Summary: Colombia has a long tradition of DDR – they were demobilizing guerillas as far back as the 1950s. Colombia started using the term DDR in 80-90s; over the years, approximately 50,000 individuals have been demobilized. The country has grown in its knowledge/expertise, and an enormous bureaucratic system now exists. There were two tracks for demobilization: individual or collective. Individual demobilization refers to persons who deserted the organization, and collective demobilization refers to processes resulting from negotiations with the organizations. However, the model was the same: Working assumptions about the demobilized include that they are a threat because they know how to handle weapons and are used to resorting to violence to achieve objectives. Thus, an overarching goal or motivation of Colombia’s DDR efforts was to avoid these threats and that former combatants do not recidivate. They encourage reintegration using different types of incentives such as economic (jobs), health and security insurance, and education. The main objective has been to dismantle the entire organization. Historically, ex-combatants were treated and seen as passive receivers by the state.

But that all changed during FARC negotiations. The FARC didn’t accept these assumptions and refused to accept a model had been used as a counterinsurgency strategy to encourage desertion, and that had been used in the negotiations with their nemesis: the right-wing paramilitary groups. They rejected the term DDR. They argued that disarmament didn’t apply to them, for they would not be turning in their guns – they would abandon them, but not turn them in, as that was something done by defeated organizations, which was not their case. They also rejected the term demobilization. On the contrary, their goal was to mobilize for change, to pursue the group’s political agenda. And they rejected the term reintegration because they had always been living in society. Besides semantics, there were important differences with the previous model of DDR:

  • The objective to maintain the structure of the organization, as opposed to dismantling the organization.
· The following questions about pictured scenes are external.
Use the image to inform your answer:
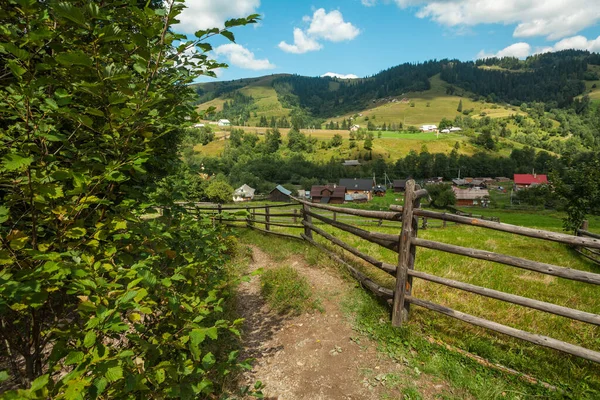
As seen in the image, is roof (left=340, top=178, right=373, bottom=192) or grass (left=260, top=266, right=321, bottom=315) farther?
roof (left=340, top=178, right=373, bottom=192)

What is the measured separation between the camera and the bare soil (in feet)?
11.2

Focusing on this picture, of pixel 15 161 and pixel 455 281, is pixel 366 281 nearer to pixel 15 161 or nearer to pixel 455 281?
pixel 455 281

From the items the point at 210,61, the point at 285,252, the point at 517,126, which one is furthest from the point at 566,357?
the point at 517,126

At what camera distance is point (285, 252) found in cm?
853

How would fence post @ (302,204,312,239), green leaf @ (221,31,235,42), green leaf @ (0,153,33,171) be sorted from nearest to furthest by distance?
green leaf @ (0,153,33,171)
green leaf @ (221,31,235,42)
fence post @ (302,204,312,239)

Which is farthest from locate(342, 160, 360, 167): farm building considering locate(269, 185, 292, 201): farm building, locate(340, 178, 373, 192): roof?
locate(269, 185, 292, 201): farm building

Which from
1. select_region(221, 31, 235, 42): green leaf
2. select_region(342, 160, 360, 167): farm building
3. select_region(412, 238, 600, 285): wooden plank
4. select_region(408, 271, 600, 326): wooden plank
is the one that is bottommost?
select_region(342, 160, 360, 167): farm building

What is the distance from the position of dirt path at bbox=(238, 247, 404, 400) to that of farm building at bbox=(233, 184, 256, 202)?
7128 centimetres

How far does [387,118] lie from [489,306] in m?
199

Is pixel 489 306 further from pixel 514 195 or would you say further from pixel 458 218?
pixel 514 195

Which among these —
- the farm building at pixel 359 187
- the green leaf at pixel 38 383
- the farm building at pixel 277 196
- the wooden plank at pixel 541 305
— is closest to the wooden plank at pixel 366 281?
the wooden plank at pixel 541 305

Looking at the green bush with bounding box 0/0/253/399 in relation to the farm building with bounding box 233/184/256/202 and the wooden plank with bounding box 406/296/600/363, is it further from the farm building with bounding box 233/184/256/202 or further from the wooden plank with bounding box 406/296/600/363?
the farm building with bounding box 233/184/256/202

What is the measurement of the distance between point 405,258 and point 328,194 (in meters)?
73.5

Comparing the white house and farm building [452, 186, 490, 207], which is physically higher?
the white house
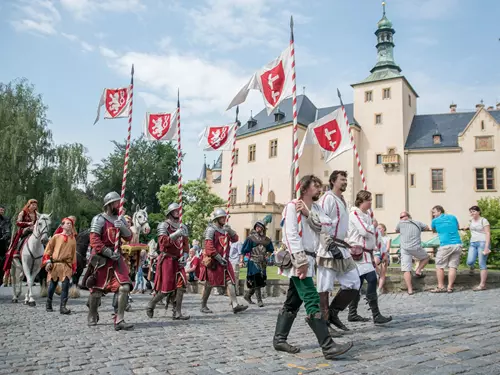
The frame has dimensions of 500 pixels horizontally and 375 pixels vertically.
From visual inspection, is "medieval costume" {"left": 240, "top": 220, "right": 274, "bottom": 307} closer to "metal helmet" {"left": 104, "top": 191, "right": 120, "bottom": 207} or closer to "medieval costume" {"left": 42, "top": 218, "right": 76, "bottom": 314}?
"medieval costume" {"left": 42, "top": 218, "right": 76, "bottom": 314}

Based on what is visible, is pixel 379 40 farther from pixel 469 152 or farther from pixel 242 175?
pixel 242 175

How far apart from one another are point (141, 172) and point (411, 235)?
5482 cm

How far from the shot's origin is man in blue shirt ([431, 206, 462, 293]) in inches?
418

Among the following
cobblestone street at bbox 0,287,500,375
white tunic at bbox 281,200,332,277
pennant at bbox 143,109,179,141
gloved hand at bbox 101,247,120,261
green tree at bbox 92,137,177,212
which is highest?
green tree at bbox 92,137,177,212

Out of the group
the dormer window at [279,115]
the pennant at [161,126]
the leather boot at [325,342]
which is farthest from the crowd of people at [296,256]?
the dormer window at [279,115]

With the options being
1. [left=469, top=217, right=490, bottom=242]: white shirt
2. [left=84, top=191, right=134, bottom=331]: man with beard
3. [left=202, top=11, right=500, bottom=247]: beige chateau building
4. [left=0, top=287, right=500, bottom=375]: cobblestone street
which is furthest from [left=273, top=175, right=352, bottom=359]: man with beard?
[left=202, top=11, right=500, bottom=247]: beige chateau building

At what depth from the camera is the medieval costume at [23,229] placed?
1137 cm

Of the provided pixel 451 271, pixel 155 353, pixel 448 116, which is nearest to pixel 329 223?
pixel 155 353

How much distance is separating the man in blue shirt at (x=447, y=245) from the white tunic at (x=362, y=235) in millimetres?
4174

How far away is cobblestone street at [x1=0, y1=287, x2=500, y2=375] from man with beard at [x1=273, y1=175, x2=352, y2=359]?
0.61 ft

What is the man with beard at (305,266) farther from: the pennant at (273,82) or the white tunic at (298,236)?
the pennant at (273,82)

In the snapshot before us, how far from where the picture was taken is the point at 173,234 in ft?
27.4

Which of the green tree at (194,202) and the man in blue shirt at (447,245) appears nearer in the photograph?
the man in blue shirt at (447,245)

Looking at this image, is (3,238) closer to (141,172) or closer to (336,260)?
(336,260)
They needed the structure to pursue the group’s political goals.
  • A focus on collective vs. individual benefits (although ex-combatants can choose the individual demobilization path).
  • Active FARC participation in the design and implementation of both the peace agreement and the DDR process (as opposed to being a passive receiver of the benefits of a process designed by the state).

After years of negotiation, a big surprise came when the referendum lost by 1%. Because citizens had become polarized on the agreement, they successfully renegotiated a few points, i.e. they had to change language, particularly around gender issues (re: Catholic and Pentecostal movements). Obstacles to the implementation of the peace agreement and the DDR process have been the result of the election of a conservative government who promised they would shred the peace agreement to pieces, and by unforeseen logistical difficulties.
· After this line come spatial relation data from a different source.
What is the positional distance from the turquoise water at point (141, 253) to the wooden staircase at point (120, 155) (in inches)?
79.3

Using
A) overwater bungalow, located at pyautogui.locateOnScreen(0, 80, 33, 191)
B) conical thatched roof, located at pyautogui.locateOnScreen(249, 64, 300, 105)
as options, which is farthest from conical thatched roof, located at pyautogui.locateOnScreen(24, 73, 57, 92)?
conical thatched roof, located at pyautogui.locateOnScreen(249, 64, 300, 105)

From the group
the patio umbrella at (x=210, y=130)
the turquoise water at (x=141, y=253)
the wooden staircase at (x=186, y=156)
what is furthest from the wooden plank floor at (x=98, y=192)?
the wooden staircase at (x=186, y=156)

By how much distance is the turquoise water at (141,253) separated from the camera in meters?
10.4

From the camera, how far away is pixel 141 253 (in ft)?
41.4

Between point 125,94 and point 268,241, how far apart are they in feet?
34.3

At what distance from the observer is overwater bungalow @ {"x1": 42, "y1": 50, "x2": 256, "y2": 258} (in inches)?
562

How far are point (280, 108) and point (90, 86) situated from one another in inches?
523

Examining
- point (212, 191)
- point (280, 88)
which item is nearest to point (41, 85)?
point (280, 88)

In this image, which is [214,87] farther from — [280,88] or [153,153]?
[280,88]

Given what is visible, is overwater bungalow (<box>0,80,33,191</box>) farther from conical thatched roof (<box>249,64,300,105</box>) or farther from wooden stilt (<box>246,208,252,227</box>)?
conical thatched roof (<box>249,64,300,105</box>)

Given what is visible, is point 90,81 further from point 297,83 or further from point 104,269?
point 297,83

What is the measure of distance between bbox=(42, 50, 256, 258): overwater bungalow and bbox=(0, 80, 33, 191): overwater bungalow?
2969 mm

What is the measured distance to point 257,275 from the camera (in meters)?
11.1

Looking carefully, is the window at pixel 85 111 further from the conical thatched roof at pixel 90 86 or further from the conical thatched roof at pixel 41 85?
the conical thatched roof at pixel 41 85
Panel: Peace Processes and Reconciliation
Presenters: Gráinne Kelly, Teri Murphy, Duncan Morrow
 

Gráinne Kelly
Focus: Everyday reconciliation indicators in hyper-local communities in Northern Ireland.
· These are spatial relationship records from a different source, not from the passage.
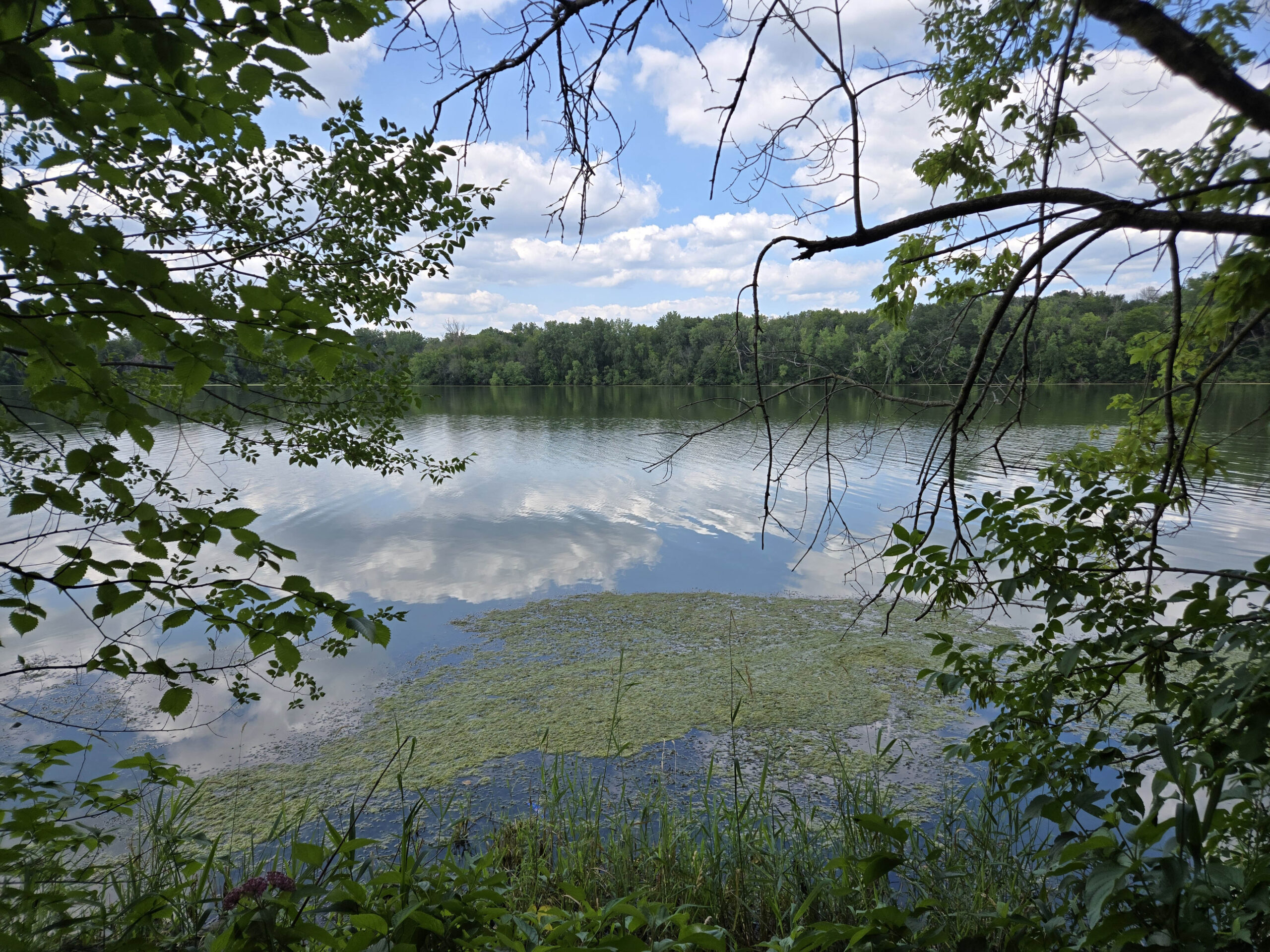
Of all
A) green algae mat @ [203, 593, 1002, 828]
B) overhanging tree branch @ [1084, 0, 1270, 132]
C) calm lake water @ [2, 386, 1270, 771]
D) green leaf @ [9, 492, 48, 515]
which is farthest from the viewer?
calm lake water @ [2, 386, 1270, 771]

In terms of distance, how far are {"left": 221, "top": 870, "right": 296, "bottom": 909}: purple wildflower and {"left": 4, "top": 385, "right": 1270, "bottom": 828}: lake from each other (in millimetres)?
1224

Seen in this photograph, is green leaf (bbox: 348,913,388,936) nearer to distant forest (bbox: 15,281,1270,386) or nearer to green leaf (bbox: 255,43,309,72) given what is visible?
distant forest (bbox: 15,281,1270,386)

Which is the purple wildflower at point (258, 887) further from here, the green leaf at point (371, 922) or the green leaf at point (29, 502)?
the green leaf at point (29, 502)

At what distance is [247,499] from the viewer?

Summary: Gráinne started with a critique of the concept of social reconciliation because it focuses on the horizontal and excludes the vertical dimension. She made a direct connection to this concern through supporting evidence drawn from her current research project. Situated in hyper-local communities, the research team has been learning how individuals experience reconciliation taking place in their everyday lives. They have now identified approximately 120 indicators, with a significant percentage of them relate issues for which the State has some/all responsibility (such as policing, housing, justice, education, economic development). She noted that there has long been debate in Northern Ireland that too much emphasis has been given to the embedding of peace through ‘community relations’ while the State’s involvement and its responsibility for the conflict has been largely ignored. Reconciliation happens in different ways, at different levels and therefore must include and connect the horizontal and vertical dimensions. Many commitments to reconciliation have been made in various agreements w/in Northern Ireland’s peace process. Some initiatives have worked (at lower levels), but many of these commitments have been difficult to implement in practice. Education, political leadership, and compromise on governance issues are particularly problematic. As a result, there is a crisis of trust in institutions – not just locally, but also internationally (populism). In this research project, focus groups took place in 10 different communities. Some were single identity groups, others geographically mixed. Transcripts were then coded, clustered, and topics were identified. The most referred to indicator was safety and security. Clearly, these dynamics have tangibly changed over the years: personal threat has gone down, there is less suspicious, a reduction in punishment attacks, less paramilitary behavior, and better relationships with police. There are also stronger interpersonal and inter-group relationships (friendship, marriages). But people still cite safety and security concerns. As an example, identity issues are easily trigged by the clothes people wear, body markings, and the marking of territories.

Teri Murphy
Focus: Cautions and considerations for reconciliation efforts within peace processes that are typically marked by disorder and uncertainty.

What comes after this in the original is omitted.